Наконец вдали показалась разноцветная громада из стекла, железа и бетона с просторной площадью у входа. На брусчатке сидели люди, пили из бумажных стаканчиков кофе, беседовали, тут же наяривали музыканты. Вера подняла глаза к странной конструкции центра Помпиду. Это был словно вывернутый наизнанку робот, он казался островком современности в густоте построек в стиле довоенного модерна. Прямо через улицу шла сплошная линия жилых домов из светло-кремового камня с неизменными магазинами и кафе на первых этажах под ярко-красными маркизами, балкончиками и мансардами под темной шапочкой черепицы.
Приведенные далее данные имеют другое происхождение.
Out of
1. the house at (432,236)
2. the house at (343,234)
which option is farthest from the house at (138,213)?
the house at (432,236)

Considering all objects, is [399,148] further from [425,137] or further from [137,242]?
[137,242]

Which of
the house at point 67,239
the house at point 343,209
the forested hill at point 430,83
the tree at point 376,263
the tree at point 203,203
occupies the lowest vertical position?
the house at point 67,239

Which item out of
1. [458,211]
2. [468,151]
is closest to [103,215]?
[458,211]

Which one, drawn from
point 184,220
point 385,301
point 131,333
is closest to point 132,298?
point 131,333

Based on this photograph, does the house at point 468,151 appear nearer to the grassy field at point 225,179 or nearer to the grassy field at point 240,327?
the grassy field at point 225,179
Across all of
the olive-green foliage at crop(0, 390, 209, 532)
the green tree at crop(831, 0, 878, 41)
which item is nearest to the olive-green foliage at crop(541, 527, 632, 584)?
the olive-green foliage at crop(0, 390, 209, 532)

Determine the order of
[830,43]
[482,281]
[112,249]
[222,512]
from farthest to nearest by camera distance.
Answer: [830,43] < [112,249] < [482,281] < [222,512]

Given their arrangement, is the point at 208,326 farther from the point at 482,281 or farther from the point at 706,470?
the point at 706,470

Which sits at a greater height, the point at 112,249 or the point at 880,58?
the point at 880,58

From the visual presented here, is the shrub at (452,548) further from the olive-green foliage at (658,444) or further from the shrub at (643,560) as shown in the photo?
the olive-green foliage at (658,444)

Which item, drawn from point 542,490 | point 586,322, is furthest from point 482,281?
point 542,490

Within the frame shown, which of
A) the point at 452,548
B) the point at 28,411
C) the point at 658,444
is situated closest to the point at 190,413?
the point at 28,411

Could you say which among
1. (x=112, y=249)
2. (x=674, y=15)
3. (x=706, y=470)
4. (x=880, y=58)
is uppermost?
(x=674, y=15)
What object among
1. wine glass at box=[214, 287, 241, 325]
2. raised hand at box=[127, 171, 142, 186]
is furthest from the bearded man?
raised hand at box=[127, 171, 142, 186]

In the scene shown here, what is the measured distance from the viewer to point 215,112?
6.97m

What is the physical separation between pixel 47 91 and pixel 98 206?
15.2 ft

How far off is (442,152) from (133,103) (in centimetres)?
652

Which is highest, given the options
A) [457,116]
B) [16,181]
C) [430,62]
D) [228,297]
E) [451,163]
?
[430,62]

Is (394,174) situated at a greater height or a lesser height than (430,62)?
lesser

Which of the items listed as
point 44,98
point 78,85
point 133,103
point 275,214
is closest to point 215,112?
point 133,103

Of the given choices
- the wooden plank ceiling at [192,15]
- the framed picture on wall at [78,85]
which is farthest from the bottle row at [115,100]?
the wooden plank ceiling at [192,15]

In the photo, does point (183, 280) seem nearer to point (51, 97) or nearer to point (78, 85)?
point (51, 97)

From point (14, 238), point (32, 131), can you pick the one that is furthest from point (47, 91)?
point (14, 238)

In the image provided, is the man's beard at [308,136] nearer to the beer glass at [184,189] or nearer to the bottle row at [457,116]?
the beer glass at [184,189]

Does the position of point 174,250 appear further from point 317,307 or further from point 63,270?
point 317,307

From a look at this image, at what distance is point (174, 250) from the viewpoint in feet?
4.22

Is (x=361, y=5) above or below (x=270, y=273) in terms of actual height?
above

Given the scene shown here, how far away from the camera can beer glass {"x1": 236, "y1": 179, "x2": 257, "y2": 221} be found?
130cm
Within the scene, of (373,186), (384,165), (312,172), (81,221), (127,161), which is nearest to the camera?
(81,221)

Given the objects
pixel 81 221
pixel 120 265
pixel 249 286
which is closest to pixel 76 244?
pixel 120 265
Они обогнули торец этого робота, вновь углубившись в привычный парижский пейзаж. В глубине дворов прятался неопрятный особняк Отель Эгле д’O. В его подвале и располагался авангардный театр, основанный в 70-х. Вход представлял собой нечто очень гротескное и пугающее – кривые двери, над которыми кое-как наляпаны старые афиши, рядом – окно с решеткой и кроваво-красные буквы «Theatre Essaion», часть из которых отвалилась и повисла.
Эмиля и Веру никто не остановил, когда они темными коридорами пробрались в один из двух залов, где проводились спектакли. Неоштукатуренный кирпич, сводчатые потолки, железные стулья, кривые простенки, абсолютное отсутствие сцены, томное освещение, актеры, одетые в обноски. Шла репетиция «Алисы в Зазеркалье».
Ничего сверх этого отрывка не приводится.